One of the most commonly misunderstood or even sometimes ignored aspects of employee benefit plan administration relates to compliance and nondiscrimination testing. Certain tests are required to be performed annually to ensure that a plan is operating in accordance with the Internal Revenue Code (IRC). Often the plan’s recordkeeper or third-party administrator will complete the testing, and so perhaps, the substance of the tests is not always fully understood.
Generally, the purpose of these tests is to ensure that highly compensated employees (HCEs) do not receive a favorable portion of benefits or contributions compared to non-highly compensated employees (NHCEs).
The crucial first step is to identify the employees who fall into the category of an HCE. According to IRC Section 414(q), an HCE is any employee who was either a 5% owner at any time during the year or prior year, or was paid in excess of $115,000 by the employer during the previous year. This dollar amount is subject to change each year.
The following tests are commonly performed in order to ensure compliance with applicable requirements:
Minimum Coverage Test - This test is designed to ensure that benefits do not discriminate against NHCEs. One way to pass this test is to prove that the percentage of NHCEs covered by the plan is at least 70 percent of the percentage of HCEs covered. Alternatively, the plan can satisfy the coverage test if the average benefits of the NHCEs, expressed as a percentage of compensation, is at least 70 percent of that for the HCEs. The IRC allows for certain exclusions in determining coverage, such as employees covered by a collective bargaining agreement.
Actual Deferral Percentage Test (ADP Test) - This test is designed to determine whether in a 401(k) plan, elective pre-tax and/or post-tax deferrals (Roth 401(k) contributions) made by HCEs and those made by NHCEs are unfairly skewed. Certain thresholds are set by the IRC in order to determine whether the test is satisfied.

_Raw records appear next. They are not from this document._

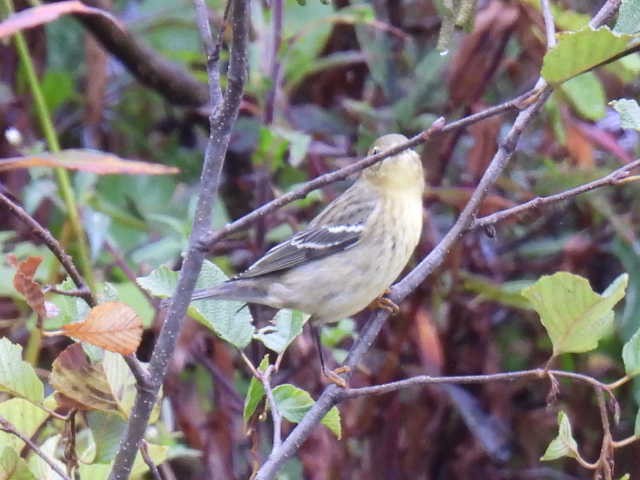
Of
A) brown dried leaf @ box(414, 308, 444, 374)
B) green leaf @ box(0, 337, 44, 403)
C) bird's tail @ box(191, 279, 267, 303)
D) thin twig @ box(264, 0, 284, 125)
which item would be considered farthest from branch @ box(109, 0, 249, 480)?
thin twig @ box(264, 0, 284, 125)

Actual Contribution Percentage (ACP Test) - This test is designed similar in nature to the ADP test above, but it measures the employer matching contributions and certain non-Roth employee post-tax contributions for a 401(k) plan to determine whether contributions are unfairly skewed.
If a plan fails any one of these or other compliance tests, it is crucial for a plan to take timely corrective action. Failure to do so could result in plan disqualification. Schneider Downs can offer expertise in both understanding these tests and necessary corrective actions. The IRS website is also a great resource for guidance on corrective actions.
Overall, it is important for a plan administrator to take the time to understand the required tests for their plan(s), understand the nature of these tests, and take corrective action as soon as practicably possible to avoid further repercussions.